That is the role journalists will continuously perform in the future: adding value. Wikileaks and the leaker didn’t need the Guardian, The Times, and Der Spiegel; as Wikileaks has proven many times, it can publish its information to the world without help. But they chose to work through those publications because of the value they would add.

Thanks to the internet, the marginal cost of sharing information today is zero. So the value of the journalist in merely distributing information is nearing zero. Distribution was just the stranglehold the journalists’ companies had on the market that enabled them to be supported by monopoly economics. They can no longer build their businesses on that barrier to entry. This change in market reality forces us to examine journalists’ true value to the public in the market.
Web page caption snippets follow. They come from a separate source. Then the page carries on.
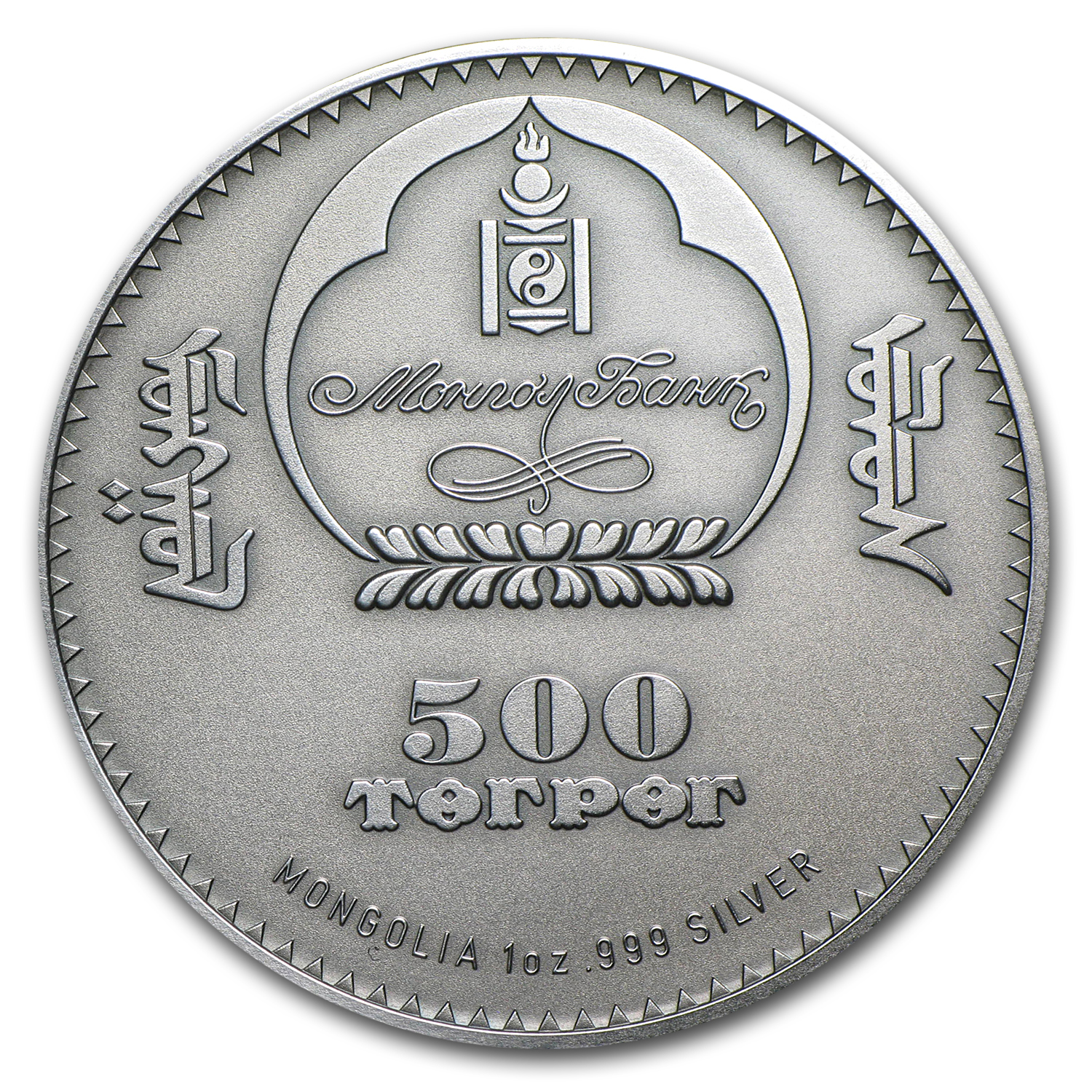 2012 Mongolia Silver 500 Togrog Long-Eared Hedgehog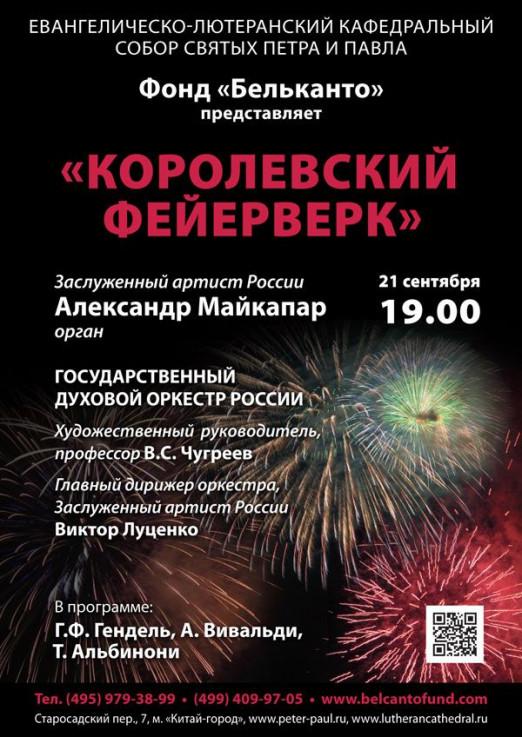 Концерт Королевский фейерверк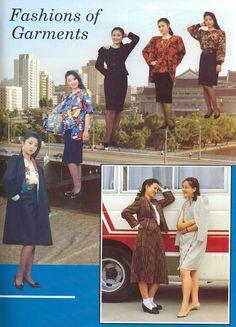 fashion week NK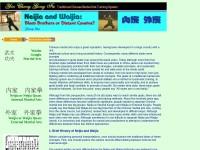 http://www.ycgf.org/Articles/Neijia-Waijia/arti_NW.htm
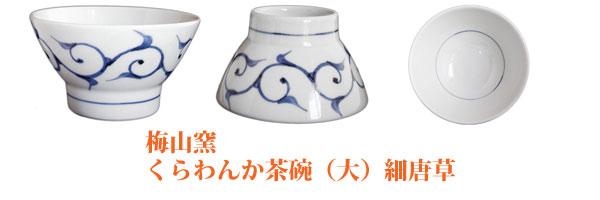 砥部焼、梅山窯さんのくらわんか茶碗(大)。細唐草文です。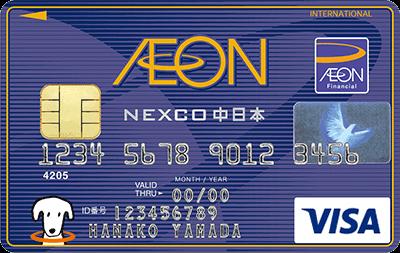 イオン NEXCO中日本カード(WAON一体型)券面デザイン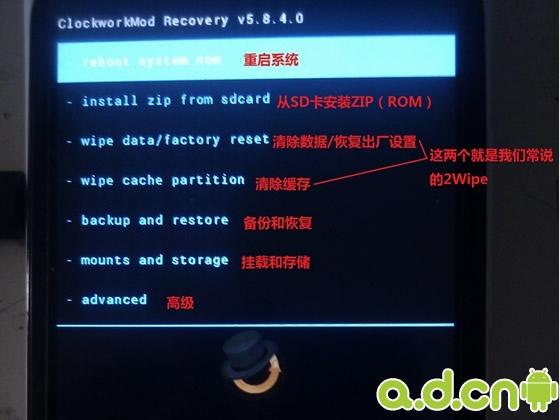 HTC One X G23图文刷机教程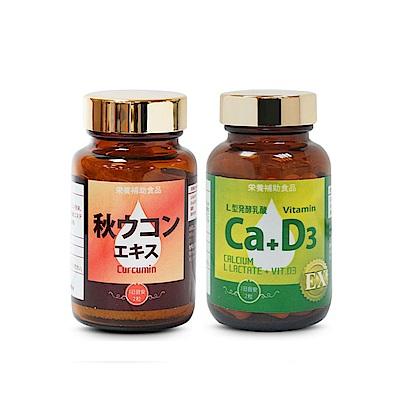 健康食妍 高濃度秋薑黃*1+(D3)離子植物鈣*1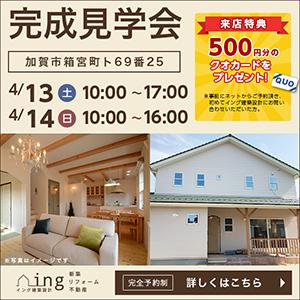 【完全予約制】4/13(土)~4/14(日) 完成見学会を開催します(株式会社イング)
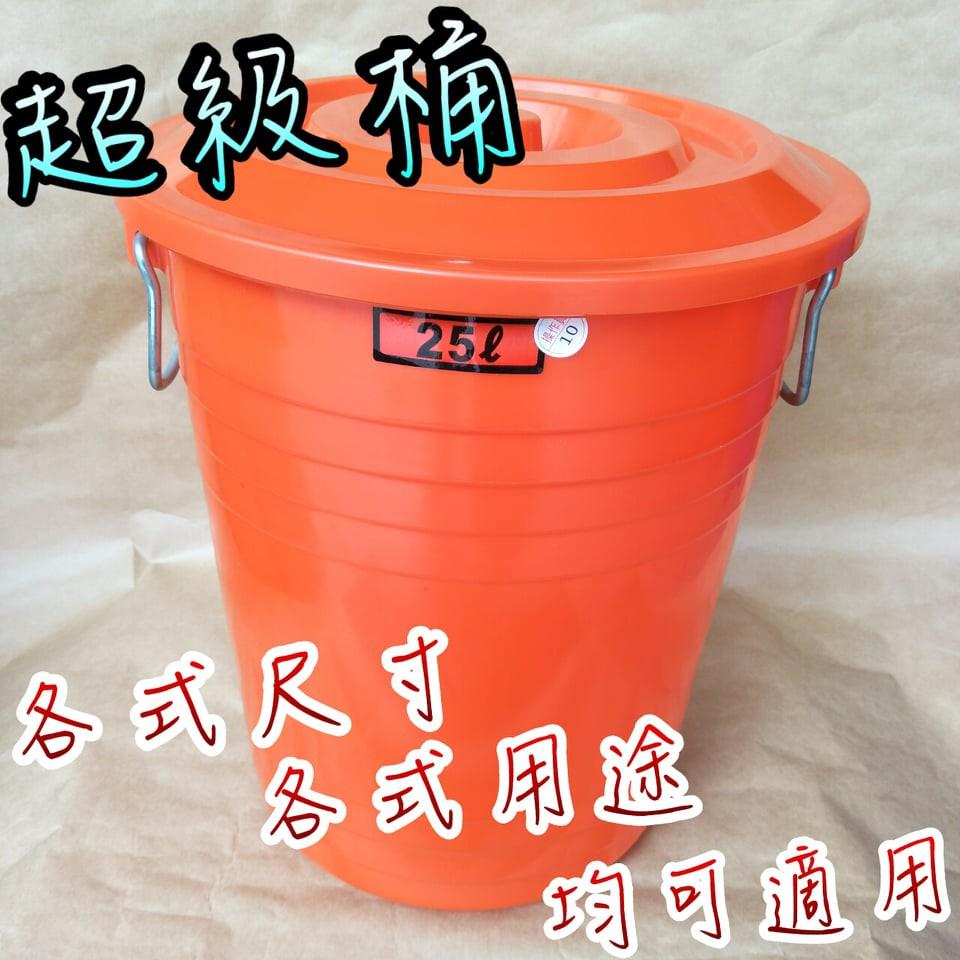 【嘛吉趴五金】 ⚠️免運⚠️ 超級桶  各種尺寸 橘色 圓桶 塑膠桶 儲水桶 橘色塑膠桶 置物桶 垃圾桶 圓形塑膠桶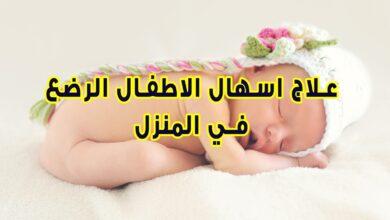 صورة علاج الاسهال عند الاطفال ست شهور | الإسهال عند الأطفال والرضع
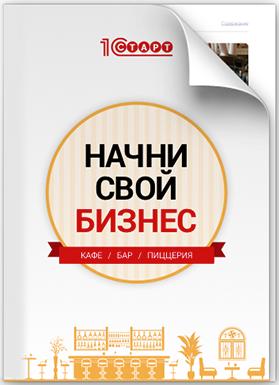 Нужны ли книжные советы начинающим предпринимателям? - 2
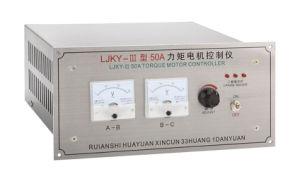 Torque Motor Controller (HW-LJKY-III50A) pictures & photos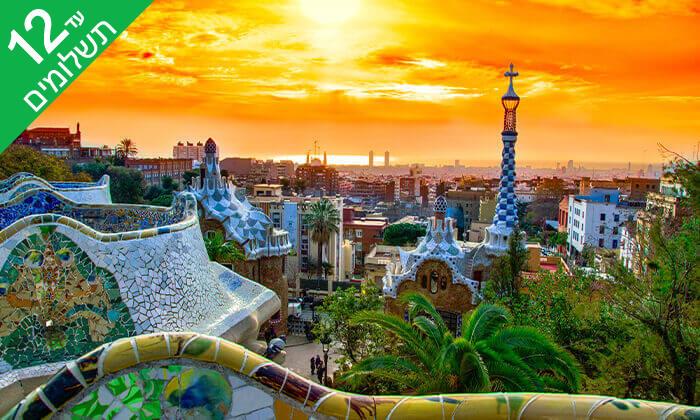 6 קיץ של כיף בברצלונה: טיול מאורגן 7 ימים למשפחות, כולל פארקים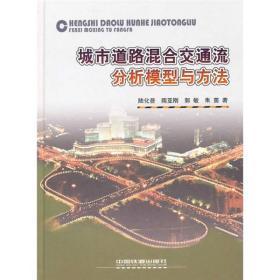 城市道路混合交通流分析模型與方法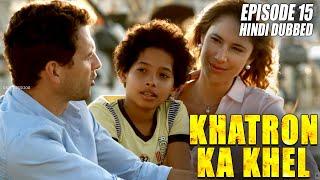 Khatron Ka Khel (2021) | Episodio 15 | Nuova serie web soprannominata in hindi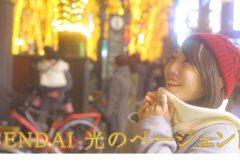 【Views】1020『SENDAI 光のページェント 2019』1分28秒~仙台の街角イルミネーションをカメラ女子ポートレートタッチで綴る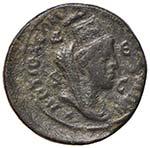 Filippo I (244-249) AE di Zeugma - AE (g ...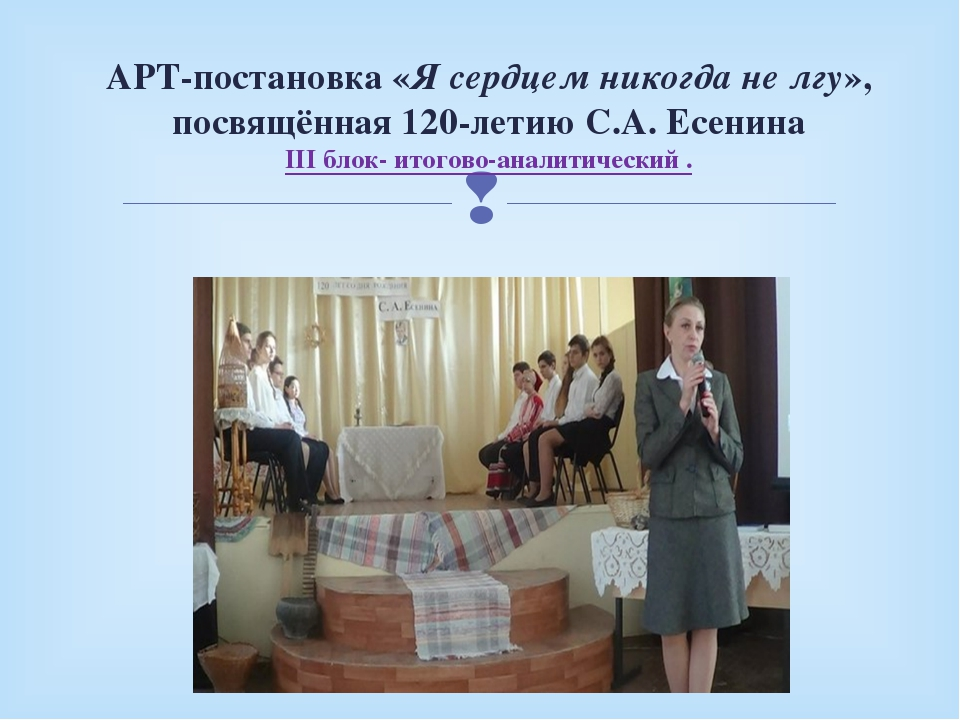 АРТ-постановка «Я сердцем никогда не лгу», посвящённая 120-летию С.А. Есенин...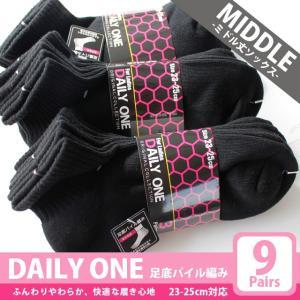 【送料無料】レディース  | 足底パイル編み ミドル丈丈靴下 汚れが目立ちにくいブラックカラー スニーカー ソックス 9足セット | スポーツ 運動 黒|box408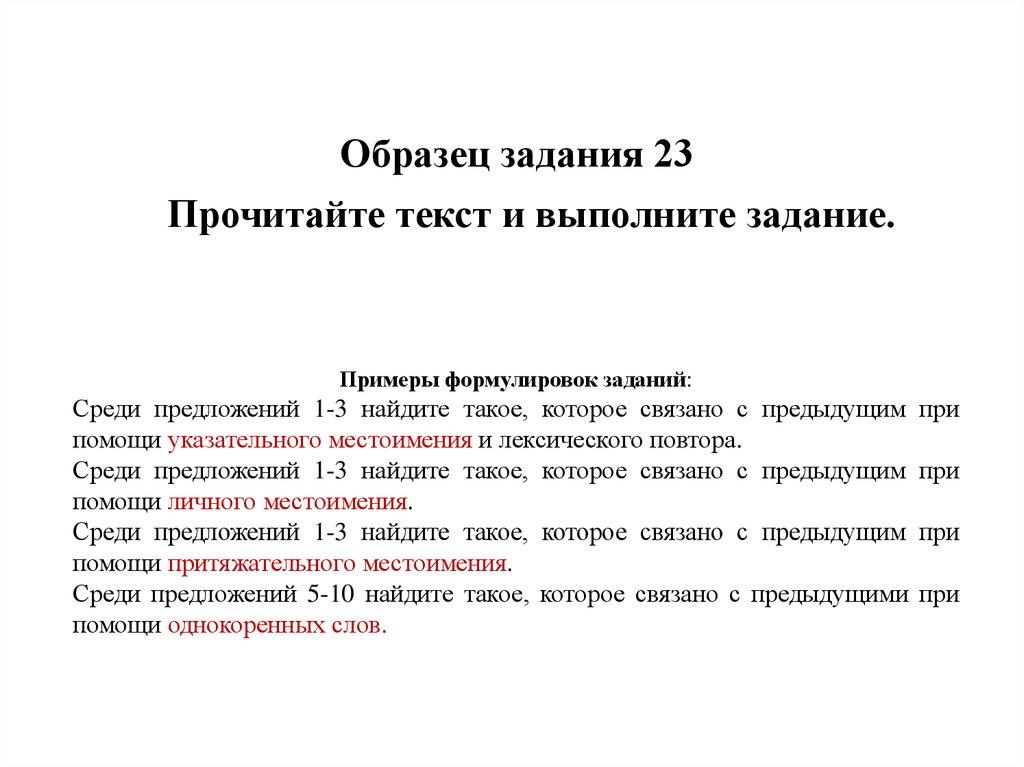 book Инструментарий ARIS. Методы. Версия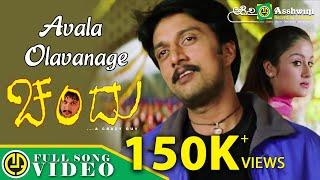 Avala Olavanage  | Chandu | Kiccha Sudeep | Sonia Agarwal |Video Song | Gurukiran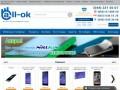Интернет магазин мобильных телефонов, купить мобильный телефон в лучшем интернет магазине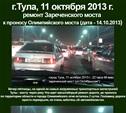 Как за одну ночь Зареченский мост ремонтировали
In the war logs story, journalists added value. In the story of a town board meeting, journalists also need to add value, not merely acting as stenographers — a task most anyone could perform — but adding perspective (which might — horrors! — mean having an opinion), standards of behavior (you shouldn’t call the mayor an idiot without the links to back it up), and audience (which doesn’t mean distribution in the old sense of a stranglehold; it means the ability to get people to pay attention because you bring them value and they’ll click on your links).

If you don’t add value, then you’re not needed. And that’s not necessarily bad. When you don’t add value and someone else can perform the task as stenographer or leaker or reporter — and you can link to it — then that means you save resources and money. This means journalists need to look at where they add maximum value.

What if there are no secrets?

July 26th, 2010

Is no secret safe?

That’s the moral to the Wikileaks war log story: you never know what might be leaked. Of course, that itself is nothing new: Whenever we reveal information to even one person, we risk it being spread. The ethic of confidentiality (and privacy) rests with the recipient of that information.

So what’s new now? There are more means to get information since it is pooled and digital. There are more means to share information; Daniel Ellsberg had to go through media to spread his Pentagon Papers while Wikileak chose to go through media so they could add value (perspective and attention) but didn’t have to. And there are new means to stay anonymous in the process.

I’m writing a book arguing that we are becoming more public and that’s good — and that institutions (government, companies) have no choice but to live up to our new standards of transparency and openness. But I am also examining when transparency goes too far.

Is the Wikileaks story an example of crossing a line? First, we have to ask where the line should be. I think it has to move so that our default, especially in government, is transparency. Rather than asking what should be made public we should ask why something should be kept private. Imagine if all government information and actions were public except matters of security and personal and private identification. There will be pressure to head there.

I make the mistake of thinking that we’ll navigate toward openness via rational and critical discussion. But we’ll more likely move the line because of purposeful subversion of the line like Wikileaks’. The line will be moved by force.

Now that they’ve made the war log public, it makes us examine the impact.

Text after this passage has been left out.